# STATED PROBLEM 1:
Please copy the stretch of the passage below on the opposition after the Paradisical Laws, from "The Opposition Which" through "obligation to it?", word for word.

# EXCERPTED TEXT:

◇ ◇ ◇ ◇ ◇ ◇ ◇

The Opposition Which This Translated Spirit Met With
AFTER The Delivery Of These Laws

 

    Upon the giving down and opening of these Paradisical Laws, I was beset with a seditious party that would have stirred up a mutiny in me to contradict this worthy and precious covenant, so as it might not take place or be of force with me. This party was saying these were intolerable impositions, that none could or ever did reach to the requirings of them. And what was I? Or where was my sufficiency more than others, that I should hope or expect the accomplishment of them in myself? This was to go into a legal dispensation and turn the Covenant of Grace into works again, so to yoke and fetter myself within the confines of these strict and severe laws. And then where was the liberty that was to come in by Jesus to set me free, He having satisfied the law for me that I might not be in obligation to it?

    "Come, come," cried the king-crowned Beast, "Away with these innovations and receive my laws , in the performance of which there will be ease and rest. Dost thou not see how peaceably all my subjects that bear my mark and name live under me? Who are like them, great in fame and mighty through honor and riches which they obtain by observing my orders and rules? These I will give to thee and would have thee great in my principle and not despicable as now thou art.

    "Whereas it is said thou must have no other God but One and that thou must own Him as thy Creator and none other before Him; this I will permit and thou art not prohibited herefrom. Nevertheless, thou art not so strictly tied up here, but thou mayest own subordinate powers under God and obey nature's laws for its self-preservation. This is only fair, and therefore do not slight these laws that are founded upon reason's bottom, but sail thou with its tide, as thou desirest blessing and prosperity in this world.

    "Is it not great folly in thee and in such as do join with thee, to be singular and to observe such laws as none are able to agree with you in, that wisely intend to maintain their interest(38) as to the friendship and the favors from the kingdom of the world, which, as thou hast a terrestrial life and a mortal body, thou dost stand in as much need of as any of the natural offspring whatever?

◇ ◇ ◇ ◇ ◇ ◇ ◇

# STATED PROBLEM 2:
Set down, word for word, the stretch of the entries below from the line that contains "In what sequence should" through the line that contains "be placed from furthest to closest?".

◇ ◇ ◇ ◇ ◇ ◇ ◇

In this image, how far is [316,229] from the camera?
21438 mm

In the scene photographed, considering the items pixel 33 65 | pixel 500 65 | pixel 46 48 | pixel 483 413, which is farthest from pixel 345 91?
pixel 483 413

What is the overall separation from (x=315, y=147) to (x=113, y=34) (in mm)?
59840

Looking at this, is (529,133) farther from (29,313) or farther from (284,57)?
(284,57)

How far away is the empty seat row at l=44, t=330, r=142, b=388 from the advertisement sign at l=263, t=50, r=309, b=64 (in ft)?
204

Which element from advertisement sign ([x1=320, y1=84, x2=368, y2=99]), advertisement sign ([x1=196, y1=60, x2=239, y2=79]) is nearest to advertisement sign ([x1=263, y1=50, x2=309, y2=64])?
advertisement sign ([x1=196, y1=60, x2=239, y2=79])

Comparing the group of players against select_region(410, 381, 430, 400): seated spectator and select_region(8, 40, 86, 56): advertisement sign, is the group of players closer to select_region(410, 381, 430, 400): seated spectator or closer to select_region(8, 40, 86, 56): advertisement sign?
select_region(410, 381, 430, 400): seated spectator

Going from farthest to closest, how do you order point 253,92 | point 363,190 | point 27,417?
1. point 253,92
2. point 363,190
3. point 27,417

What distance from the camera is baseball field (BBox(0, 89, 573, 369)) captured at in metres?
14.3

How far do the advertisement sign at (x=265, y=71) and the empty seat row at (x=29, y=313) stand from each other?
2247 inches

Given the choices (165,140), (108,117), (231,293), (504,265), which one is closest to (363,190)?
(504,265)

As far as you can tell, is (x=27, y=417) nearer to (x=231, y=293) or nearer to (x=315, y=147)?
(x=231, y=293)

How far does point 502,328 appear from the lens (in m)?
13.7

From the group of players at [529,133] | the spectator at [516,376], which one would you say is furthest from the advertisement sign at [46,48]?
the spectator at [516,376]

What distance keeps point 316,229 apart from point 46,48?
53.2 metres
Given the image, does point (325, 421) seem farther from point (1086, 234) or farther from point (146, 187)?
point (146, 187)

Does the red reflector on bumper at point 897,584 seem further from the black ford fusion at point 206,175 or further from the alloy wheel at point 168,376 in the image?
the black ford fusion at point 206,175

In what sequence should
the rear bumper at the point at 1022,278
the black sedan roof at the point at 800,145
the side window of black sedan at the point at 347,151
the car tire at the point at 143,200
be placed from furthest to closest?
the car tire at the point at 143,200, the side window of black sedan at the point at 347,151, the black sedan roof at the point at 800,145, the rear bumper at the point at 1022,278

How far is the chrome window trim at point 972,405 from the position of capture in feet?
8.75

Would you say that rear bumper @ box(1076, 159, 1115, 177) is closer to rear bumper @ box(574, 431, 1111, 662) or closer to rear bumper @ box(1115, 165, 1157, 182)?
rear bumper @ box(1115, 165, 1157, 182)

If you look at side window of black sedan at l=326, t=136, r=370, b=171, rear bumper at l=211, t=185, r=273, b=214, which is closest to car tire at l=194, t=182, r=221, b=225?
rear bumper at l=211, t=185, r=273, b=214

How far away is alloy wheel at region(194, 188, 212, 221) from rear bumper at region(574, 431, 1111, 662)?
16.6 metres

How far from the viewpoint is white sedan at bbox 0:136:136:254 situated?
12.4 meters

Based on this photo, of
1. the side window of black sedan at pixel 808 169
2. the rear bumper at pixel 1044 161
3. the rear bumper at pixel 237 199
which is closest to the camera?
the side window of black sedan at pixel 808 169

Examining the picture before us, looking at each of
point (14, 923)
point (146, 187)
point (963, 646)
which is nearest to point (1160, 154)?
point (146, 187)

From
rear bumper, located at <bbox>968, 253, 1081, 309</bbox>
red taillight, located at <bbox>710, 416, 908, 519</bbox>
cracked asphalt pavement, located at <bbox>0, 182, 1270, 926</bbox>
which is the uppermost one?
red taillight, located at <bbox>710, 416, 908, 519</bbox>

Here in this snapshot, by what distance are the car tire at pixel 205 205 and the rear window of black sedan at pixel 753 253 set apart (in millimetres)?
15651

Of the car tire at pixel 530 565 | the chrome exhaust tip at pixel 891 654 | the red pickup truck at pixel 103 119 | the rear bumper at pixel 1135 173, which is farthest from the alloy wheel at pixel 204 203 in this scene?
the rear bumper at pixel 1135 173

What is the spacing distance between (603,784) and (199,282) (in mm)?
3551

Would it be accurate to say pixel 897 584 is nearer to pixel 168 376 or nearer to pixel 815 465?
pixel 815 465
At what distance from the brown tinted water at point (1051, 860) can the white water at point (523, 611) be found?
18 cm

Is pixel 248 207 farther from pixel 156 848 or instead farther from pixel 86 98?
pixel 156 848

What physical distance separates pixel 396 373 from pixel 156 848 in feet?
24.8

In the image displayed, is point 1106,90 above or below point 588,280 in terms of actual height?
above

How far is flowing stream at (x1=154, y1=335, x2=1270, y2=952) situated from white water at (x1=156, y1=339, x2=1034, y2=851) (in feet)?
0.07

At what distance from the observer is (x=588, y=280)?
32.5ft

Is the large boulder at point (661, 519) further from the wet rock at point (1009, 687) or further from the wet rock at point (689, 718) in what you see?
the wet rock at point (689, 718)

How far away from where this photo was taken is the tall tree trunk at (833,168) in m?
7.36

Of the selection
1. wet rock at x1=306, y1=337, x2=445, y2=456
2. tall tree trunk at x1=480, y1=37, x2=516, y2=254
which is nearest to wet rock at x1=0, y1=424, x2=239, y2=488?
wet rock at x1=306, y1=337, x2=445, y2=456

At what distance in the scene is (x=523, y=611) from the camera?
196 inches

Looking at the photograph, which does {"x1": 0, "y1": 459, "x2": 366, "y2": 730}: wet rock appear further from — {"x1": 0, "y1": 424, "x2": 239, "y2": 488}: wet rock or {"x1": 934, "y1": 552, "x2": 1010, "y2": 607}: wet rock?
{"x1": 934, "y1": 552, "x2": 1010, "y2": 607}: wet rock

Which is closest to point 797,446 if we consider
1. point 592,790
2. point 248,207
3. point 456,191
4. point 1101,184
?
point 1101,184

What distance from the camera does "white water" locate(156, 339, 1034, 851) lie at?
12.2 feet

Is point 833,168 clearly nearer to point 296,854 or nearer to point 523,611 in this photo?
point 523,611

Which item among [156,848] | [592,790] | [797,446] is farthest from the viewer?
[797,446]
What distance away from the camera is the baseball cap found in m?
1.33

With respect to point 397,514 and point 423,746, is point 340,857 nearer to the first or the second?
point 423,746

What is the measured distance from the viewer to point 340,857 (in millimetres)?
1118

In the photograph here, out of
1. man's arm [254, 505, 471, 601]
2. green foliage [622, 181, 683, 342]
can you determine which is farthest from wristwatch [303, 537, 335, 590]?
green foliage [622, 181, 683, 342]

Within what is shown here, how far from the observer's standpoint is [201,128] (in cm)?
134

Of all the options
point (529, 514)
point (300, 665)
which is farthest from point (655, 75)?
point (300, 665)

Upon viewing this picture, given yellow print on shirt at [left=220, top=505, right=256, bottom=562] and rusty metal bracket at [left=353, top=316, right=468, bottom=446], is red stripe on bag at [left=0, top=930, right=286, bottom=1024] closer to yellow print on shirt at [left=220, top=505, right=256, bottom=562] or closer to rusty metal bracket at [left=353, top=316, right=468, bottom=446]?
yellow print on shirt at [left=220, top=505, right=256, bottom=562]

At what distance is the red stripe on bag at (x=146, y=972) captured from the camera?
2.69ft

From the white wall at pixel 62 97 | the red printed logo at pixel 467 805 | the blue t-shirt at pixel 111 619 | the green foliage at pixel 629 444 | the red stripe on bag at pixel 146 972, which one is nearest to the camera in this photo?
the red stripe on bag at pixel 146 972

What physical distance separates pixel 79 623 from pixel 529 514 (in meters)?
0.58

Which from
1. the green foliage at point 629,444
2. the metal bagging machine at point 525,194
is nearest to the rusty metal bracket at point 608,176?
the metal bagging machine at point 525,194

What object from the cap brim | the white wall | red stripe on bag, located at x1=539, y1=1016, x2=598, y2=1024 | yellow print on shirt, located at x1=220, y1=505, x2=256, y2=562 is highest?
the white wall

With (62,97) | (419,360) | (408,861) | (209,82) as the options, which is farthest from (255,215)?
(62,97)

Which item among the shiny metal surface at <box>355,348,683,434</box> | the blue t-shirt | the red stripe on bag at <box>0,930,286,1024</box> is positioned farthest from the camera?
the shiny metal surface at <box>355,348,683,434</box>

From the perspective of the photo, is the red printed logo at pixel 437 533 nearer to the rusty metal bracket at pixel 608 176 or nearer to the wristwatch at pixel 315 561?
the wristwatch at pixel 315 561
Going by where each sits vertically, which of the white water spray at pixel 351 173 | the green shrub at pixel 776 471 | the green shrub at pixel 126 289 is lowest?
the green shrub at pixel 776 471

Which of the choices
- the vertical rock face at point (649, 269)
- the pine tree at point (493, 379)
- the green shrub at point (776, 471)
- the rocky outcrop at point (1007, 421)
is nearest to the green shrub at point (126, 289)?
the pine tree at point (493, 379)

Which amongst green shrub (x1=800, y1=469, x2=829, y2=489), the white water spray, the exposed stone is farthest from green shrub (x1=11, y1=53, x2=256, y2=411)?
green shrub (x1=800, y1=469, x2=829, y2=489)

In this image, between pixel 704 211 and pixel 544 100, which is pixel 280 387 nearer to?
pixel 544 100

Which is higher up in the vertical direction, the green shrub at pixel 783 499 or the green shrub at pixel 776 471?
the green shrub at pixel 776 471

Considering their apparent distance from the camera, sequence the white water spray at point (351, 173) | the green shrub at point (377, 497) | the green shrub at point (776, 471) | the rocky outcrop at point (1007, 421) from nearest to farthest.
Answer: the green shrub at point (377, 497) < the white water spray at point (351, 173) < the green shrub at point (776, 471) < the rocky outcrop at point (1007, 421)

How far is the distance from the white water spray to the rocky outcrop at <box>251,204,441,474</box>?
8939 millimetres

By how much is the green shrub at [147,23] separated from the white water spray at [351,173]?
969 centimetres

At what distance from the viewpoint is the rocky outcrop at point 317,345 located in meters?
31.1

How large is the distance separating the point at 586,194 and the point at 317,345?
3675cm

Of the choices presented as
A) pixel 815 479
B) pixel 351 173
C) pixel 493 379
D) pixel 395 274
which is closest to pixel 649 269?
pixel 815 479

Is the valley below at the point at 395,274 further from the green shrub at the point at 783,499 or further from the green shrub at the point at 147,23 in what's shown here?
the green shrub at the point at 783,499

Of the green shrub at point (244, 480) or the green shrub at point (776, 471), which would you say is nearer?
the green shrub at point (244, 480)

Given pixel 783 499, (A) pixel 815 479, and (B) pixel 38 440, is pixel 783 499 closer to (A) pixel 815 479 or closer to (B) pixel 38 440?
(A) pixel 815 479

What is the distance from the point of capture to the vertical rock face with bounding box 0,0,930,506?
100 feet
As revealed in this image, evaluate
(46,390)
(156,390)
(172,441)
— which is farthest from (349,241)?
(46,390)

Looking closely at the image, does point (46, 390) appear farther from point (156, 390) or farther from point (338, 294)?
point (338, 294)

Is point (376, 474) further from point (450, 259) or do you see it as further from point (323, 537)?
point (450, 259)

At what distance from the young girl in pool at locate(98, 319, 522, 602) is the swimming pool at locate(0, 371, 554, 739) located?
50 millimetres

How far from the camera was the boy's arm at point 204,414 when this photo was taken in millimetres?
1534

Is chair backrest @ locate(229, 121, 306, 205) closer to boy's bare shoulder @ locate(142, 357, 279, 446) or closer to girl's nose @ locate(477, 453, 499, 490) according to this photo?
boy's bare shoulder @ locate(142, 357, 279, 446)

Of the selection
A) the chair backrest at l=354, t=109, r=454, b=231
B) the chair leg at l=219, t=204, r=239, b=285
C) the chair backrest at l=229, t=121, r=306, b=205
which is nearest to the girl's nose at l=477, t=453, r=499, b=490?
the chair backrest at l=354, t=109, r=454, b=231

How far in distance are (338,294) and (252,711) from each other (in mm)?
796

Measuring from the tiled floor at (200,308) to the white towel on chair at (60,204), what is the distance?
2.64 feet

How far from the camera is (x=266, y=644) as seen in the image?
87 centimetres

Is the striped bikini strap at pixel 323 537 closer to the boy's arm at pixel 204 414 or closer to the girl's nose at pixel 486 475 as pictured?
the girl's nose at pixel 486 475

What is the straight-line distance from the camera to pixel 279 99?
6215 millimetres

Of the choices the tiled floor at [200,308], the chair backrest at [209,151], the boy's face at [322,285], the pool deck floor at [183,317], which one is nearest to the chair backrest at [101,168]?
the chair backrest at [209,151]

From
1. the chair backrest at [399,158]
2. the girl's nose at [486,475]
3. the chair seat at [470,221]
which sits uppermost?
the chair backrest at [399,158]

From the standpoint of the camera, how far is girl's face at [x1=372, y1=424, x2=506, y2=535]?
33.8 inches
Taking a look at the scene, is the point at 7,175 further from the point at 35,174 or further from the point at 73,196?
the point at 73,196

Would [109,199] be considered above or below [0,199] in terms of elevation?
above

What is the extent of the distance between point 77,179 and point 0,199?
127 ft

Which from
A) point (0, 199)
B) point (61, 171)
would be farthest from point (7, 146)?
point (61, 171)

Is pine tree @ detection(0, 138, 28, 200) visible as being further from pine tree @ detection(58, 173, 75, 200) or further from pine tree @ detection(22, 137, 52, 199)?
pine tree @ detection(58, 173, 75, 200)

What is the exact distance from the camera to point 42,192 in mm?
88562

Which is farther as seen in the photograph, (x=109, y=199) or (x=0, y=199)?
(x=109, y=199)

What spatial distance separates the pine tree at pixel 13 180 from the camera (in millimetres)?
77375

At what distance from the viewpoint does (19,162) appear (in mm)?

◇ ◇ ◇ ◇ ◇ ◇ ◇

# TASK SOLUTION 1:
The Opposition Which This Translated Spirit Met With
AFTER The Delivery Of These Laws

 

    Upon the giving down and opening of these Paradisical Laws, I was beset with a seditious party that would have stirred up a mutiny in me to contradict this worthy and precious covenant, so as it might not take place or be of force with me. This party was saying these were intolerable impositions, that none could or ever did reach to the requirings of them. And what was I? Or where was my sufficiency more than others, that I should hope or expect the accomplishment of them in myself? This was to go into a legal dispensation and turn the Covenant of Grace into works again, so to yoke and fetter myself within the confines of these strict and severe laws. And then where was the liberty that was to come in by Jesus to set me free, He having satisfied the law for me that I might not be in obligation to it?

# TASK SOLUTION 2:
In what sequence should
the rear bumper at the point at 1022,278
the black sedan roof at the point at 800,145
the side window of black sedan at the point at 347,151
the car tire at the point at 143,200
be placed from furthest to closest?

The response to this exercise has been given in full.